We have just been greeted by another new version of SQL Server in the form of SQL Server 2012/Denali. This release comes with a number of new features. In this article I talk about a few of them. AlwaysON is definitely going to be one of the most exciting new things that Microsoft has added to SQL Server and seems set to change the high availability methods used by most of the organizations. Contained databases will solve a lot of problems for DBAs who have to regularly move databases from one instance to another. And finally I talk about a new function which is added to the release and that is going to help developers a lot in future.

AlwaysON/HADRON

While database mirroring is one of the many distinguished members of the SQL Server high availability features for a while now, we will be witnessing another toddler crawling his way in this club with the release of SQL Server 2012 aka Denali. And if the forecasts are to be believed, this little guy is going to rock big time.

But why did I mention mirroring while I am supposedly bragging about AlwaysON? Because, AlwaysON can be called Mirroring 2.0 for more than one reasons. A lot of things have been upgraded to create this little toddler. So let’s talk about what all things have been changed moving from mirroring to HADRON. (As a matter of fact, MS says mirroring will be removed after two releases.)

With mirroring we were not able to use the data on the mirror database. Though sometimes SQL Server used the mirror to accomplish page repairs, no one else could have done anything useful with the mirror copy of data. What we could have done was to take a snapshot of the database and query the snapshot. But this approach would hardly help us if we were looking for taking the load off the production server.

Database mirroring didn’t allow us to use it for disaster recovery in different data centers and for high availability within the same data center.
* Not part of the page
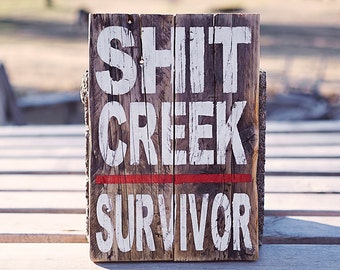 Funny painted wooden sign Sh-t Creek survivor white and red made from reclaimed pallet wood  7 x 10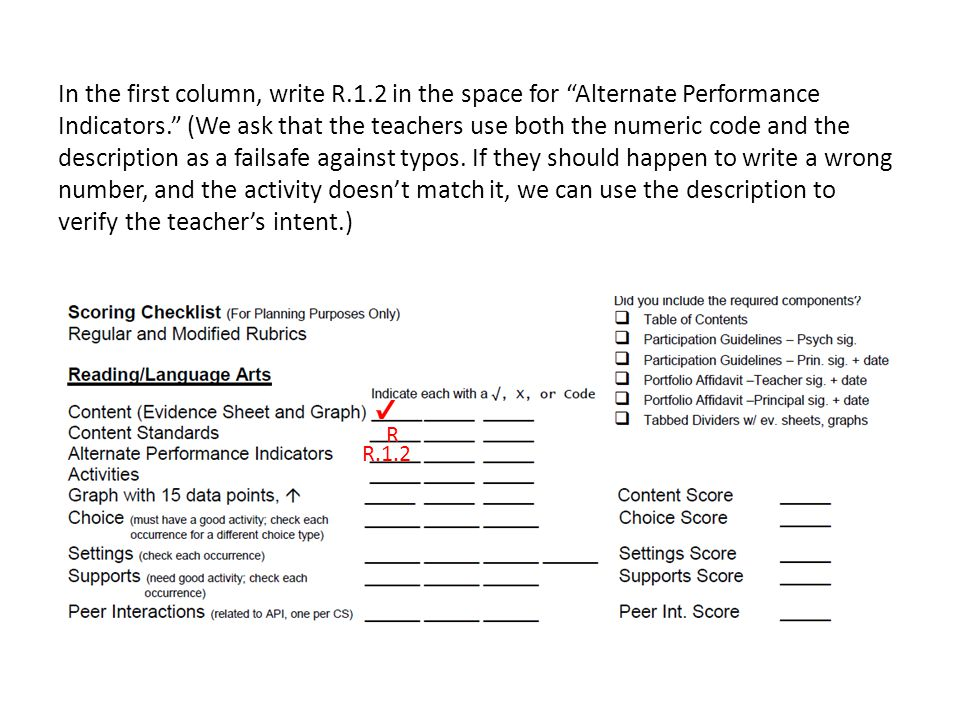In the first column, write R.1.2 in the space for Alternate Performance Indicators. (We ask that the teachers use both the numeric code and the description as a failsafe against typos.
We could have used any one of them but not both. So mirroring was essentially HA or DR but not HADR (now you see where the name comes from).

Moving on, database failovers can’t be coordinated by a DBA as they are database-level events. If we have applications which depend on many databases, we could not use automatic failovers.

With AlwaysON, a DBA can create availability groups, crudely a set of databases that can be failed over simultaneously to support any application which needs them. So, now you need not manually failover each database that you need for your application. With AlwaysON you can have up to four replicas (known as mirrored servers in pre-HADRON era). These replicas can be connected synchronously (HA) as well as asynchronously (DR). So you can have increased availability and uptime. Moreover, these replicas are not passive. These are active and can provide read-only access. So you can easily take the load off your production server if you only want read access (a very popular such scenario is taking reporting services off your production server and putting it to one of the secondary server). Also, as the replicas are active, you can take full and differential backups on the secondary.

The other side of HADRON

The biggest downside with AlwaysON is the much more difficult setup process than mirroring. While mirroring won many hearts with its extremely easy setup process, AlwaysON relies on clustering that is infamously known for the hardships it presents while setup. But as they say all good things come with a price AlwaysON will be there with Windows clustering. Probably a dose of PowerShell might help the DBAs here. People just can’t get scared and leave such a good gift from the guys at Redmond !!!

Contained Databases

Any DBA must be aware of the issues when a database is backed up from one instance and restored to another instance. In other words, some people say that SQL Server databases are not very ‘portable’. That’s true because when you restore or attach any SQL Server database that is part of some application you miss a lot of things that are part of the application and must be ported along with the database. Some people might argue that those objects are not part of the database and are ‘outside’ objects but definitely they need to be shipped along with the database else the application will no longer be usable. These ‘outside’ objects include CLR objects, roles, linked servers, database mail, Service Broker objects, replication, SQL Server agent jobs etc. Also, if the target instance has a different collation, you will not be able to create temp tables on the new database and you might not be able to connect to different databases.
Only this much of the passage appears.